Görev, kamu düzenine ilişkin olup, yargılamanın her aşamasında re’sen dikkate alınmalıdır.
Dava tarihi itibariyle yürürlükte bulunan 6102 TTK 4. Maddesinin 1. fıkrasında ticari davaların tanımı yapılarak Her iki tarafında ticari işletmesinden kaynaklanan davaları ve çekişmesiz yargı işleri ile tarafların tacir olup olmadıklarına bakılmaksızın, bu kanunda öngörülen hususlardan doğan davaların ticari dava olduğu düzenlenmiştir.
Tüm dosya kapsamı hep birlikte değerlendirildiğinde; uyuşmazlık konusu haksız fiilden kaynaklanan menfi tespit istemi olup TBK ‘da düzenlenen husus haksız fiil olup uyuşmazlık haksız fiil hükümlerine dayanmaktadır.

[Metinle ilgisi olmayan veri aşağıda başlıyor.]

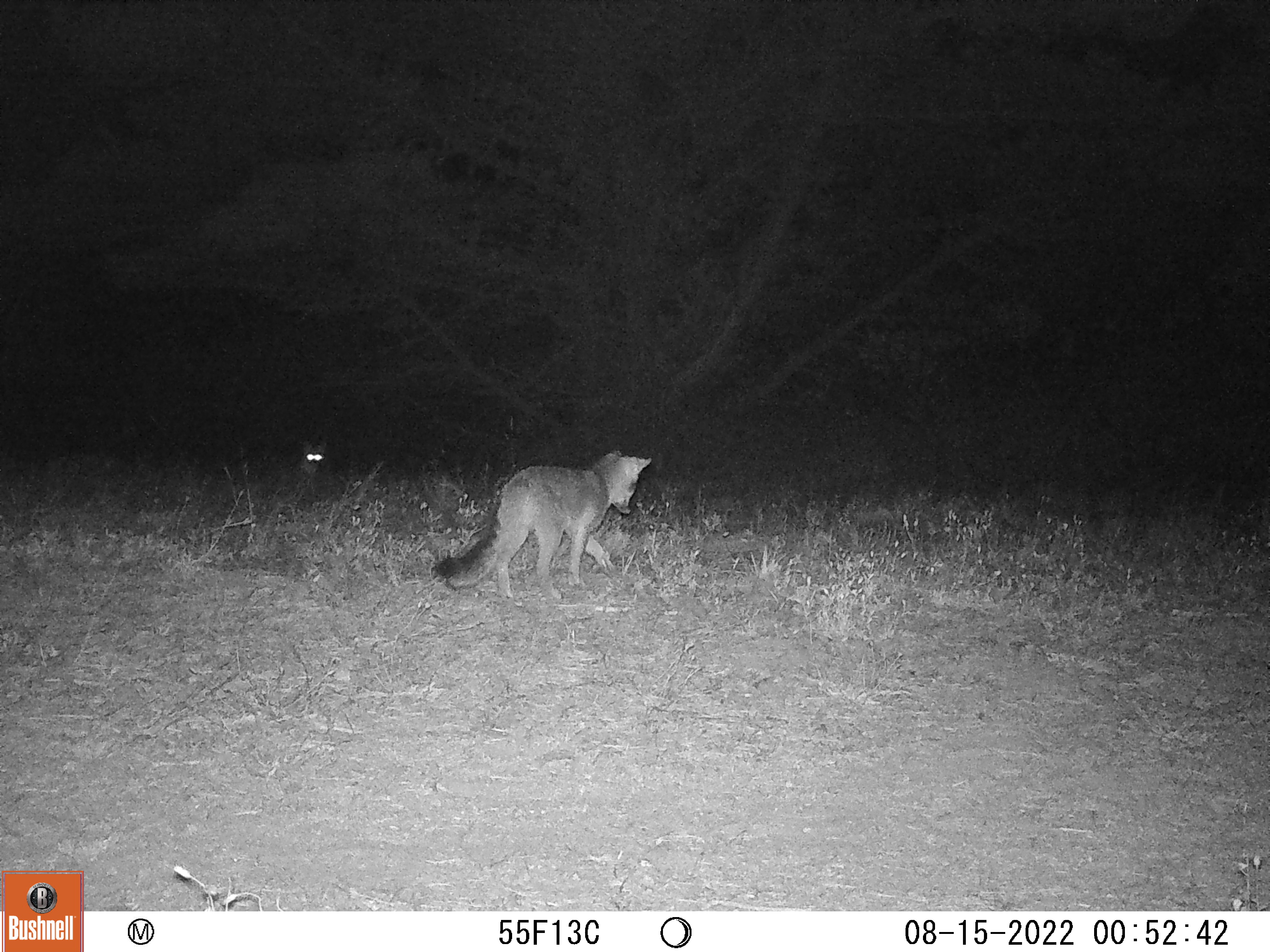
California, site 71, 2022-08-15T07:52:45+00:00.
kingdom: Animalia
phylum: Chordata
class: Mammalia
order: Carnivora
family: Canidae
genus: Urocyon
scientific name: Urocyon cinereoargenteus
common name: gray fox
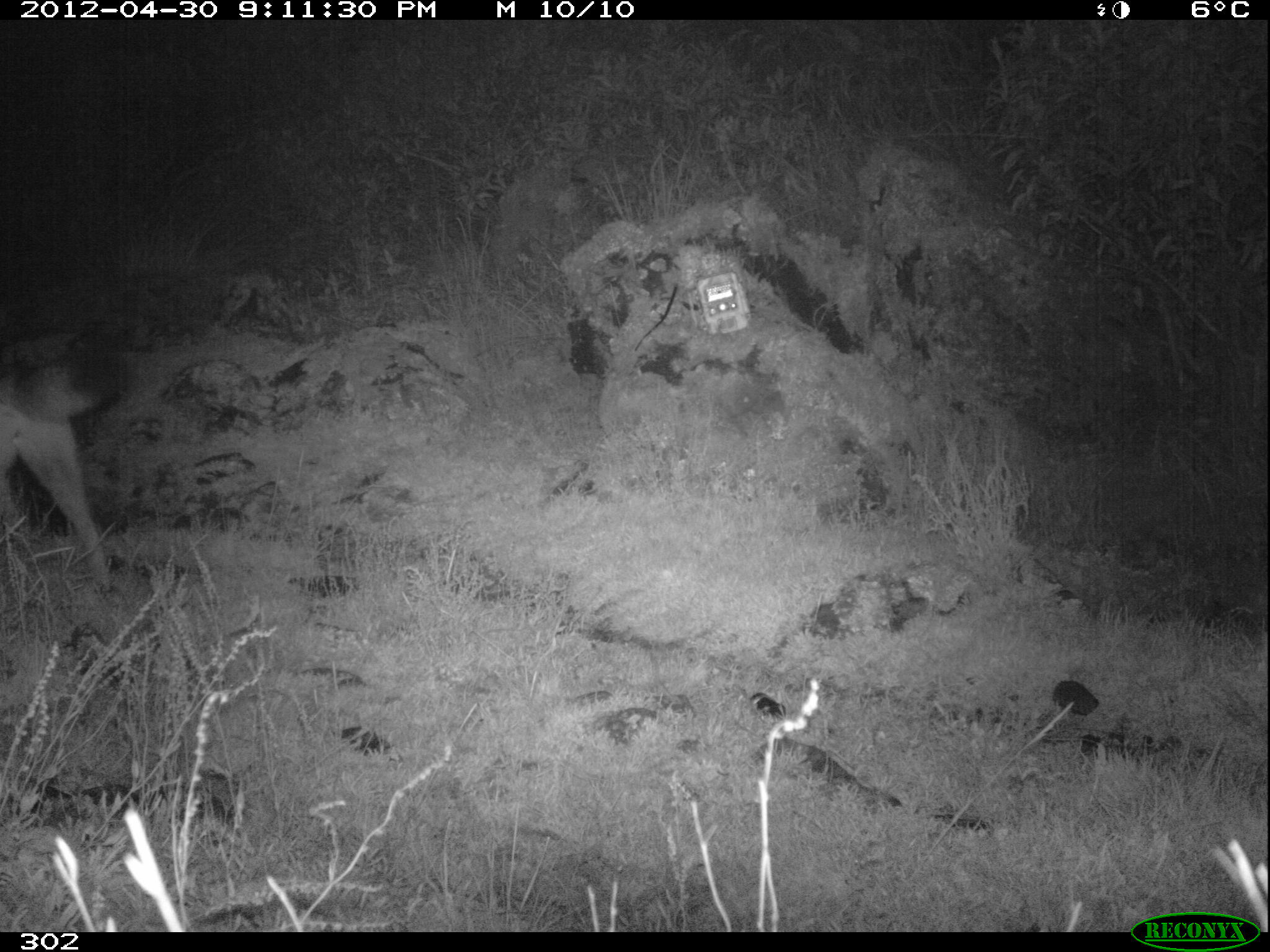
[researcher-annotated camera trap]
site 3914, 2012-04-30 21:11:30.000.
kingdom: Animalia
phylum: Chordata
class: Mammalia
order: Carnivora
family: Canidae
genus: Lycalopex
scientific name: Lycalopex culpaeus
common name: culpeo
Lycalopex culpaeus (culpeo).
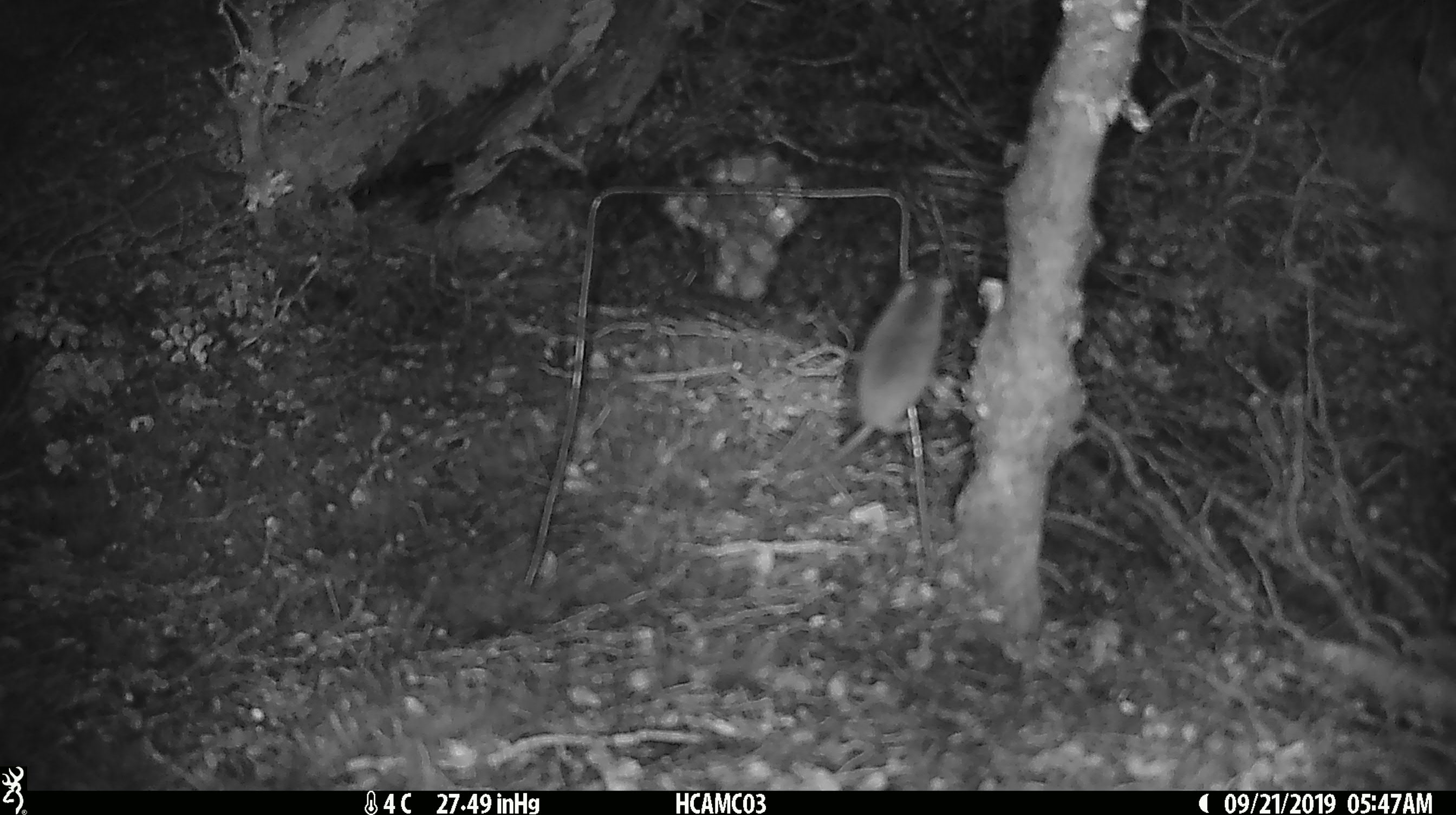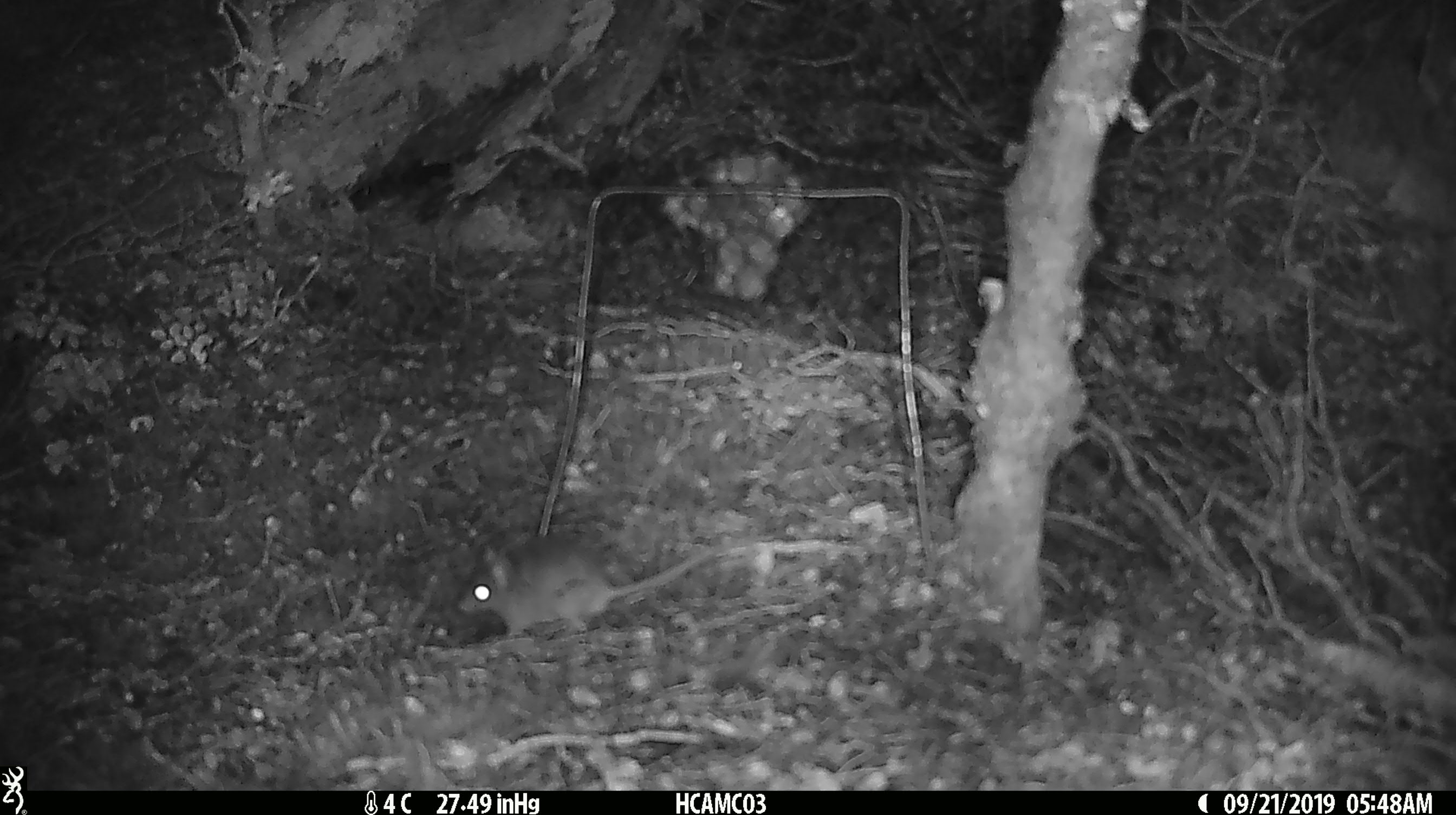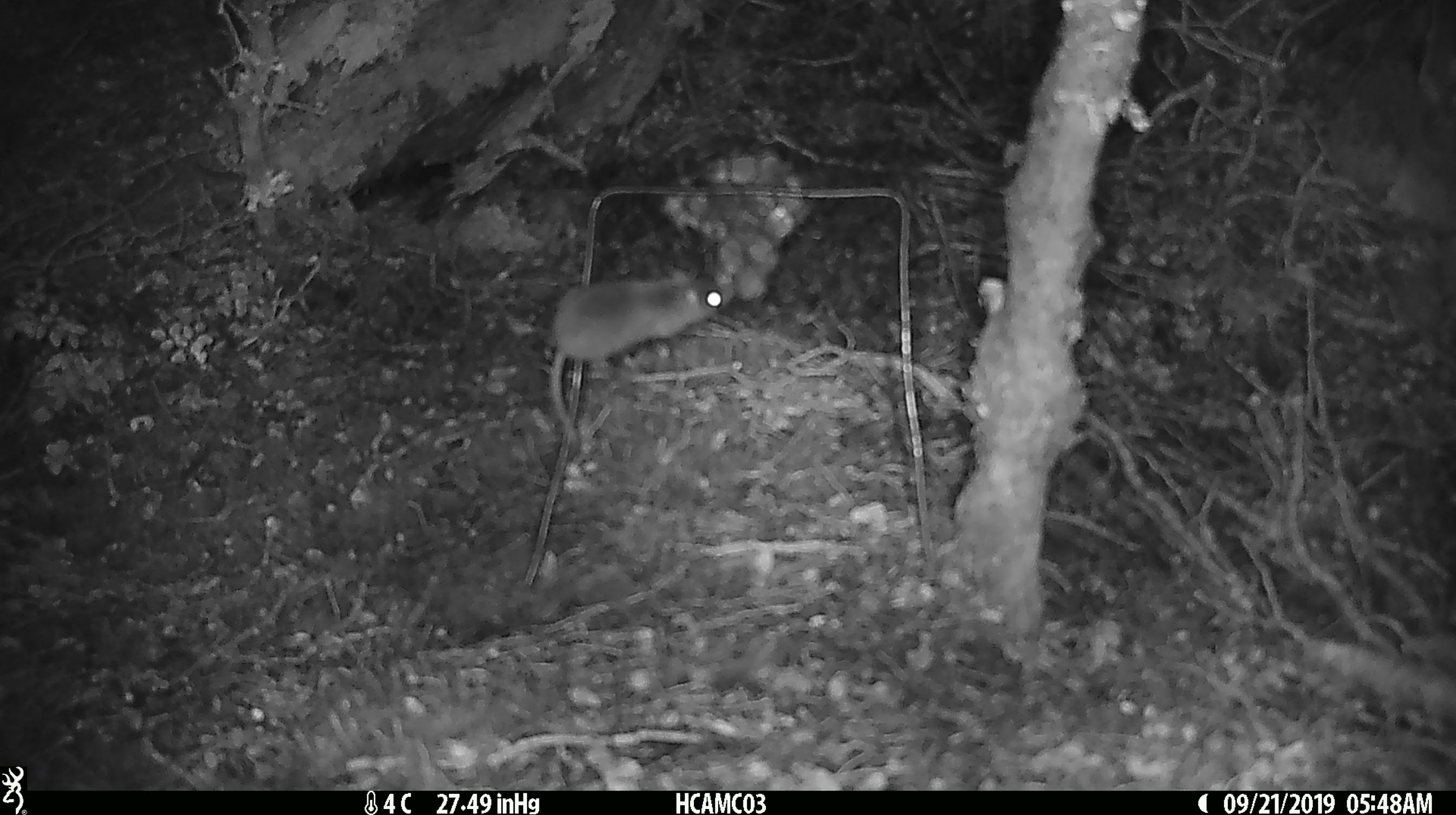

6102 sayılı Türk Ticaret Kanunu’nun 5/3 fıkrası uyarınca dava tarihi itibariyle Asliye Hukuk Mahkemesi ile Asliye Ticaret Mahkemesi arasındaki ilişki görev ilişkisidir. Somut olayda da uyuşmazlıkta ,dosya kapsamına göre taraflar arasında herhangi bir ticari ilişki bulunmadığı, davacının gerçek kişi olduğu ve eldeki davada Ticaret Kanununda düzenlenen mutlak ticari davalardan olmadığı anlaşılmıştır. Bu nedenle davaya bakmaya ticaret mahkemesi değil Asliye Hukuk mahkemesi görevlidir. Görevle ilgili düzenlemeler kamu düzenine ilişkin olup, taraflar ileri sürmese dahi yargılamanın her aşamasında re’sen gözetilir. Yukarıda açıklanan gerekçelerle Mahkememizin görevsizliğine karar verilerek aşağıdaki hüküm tesis edilmiştir.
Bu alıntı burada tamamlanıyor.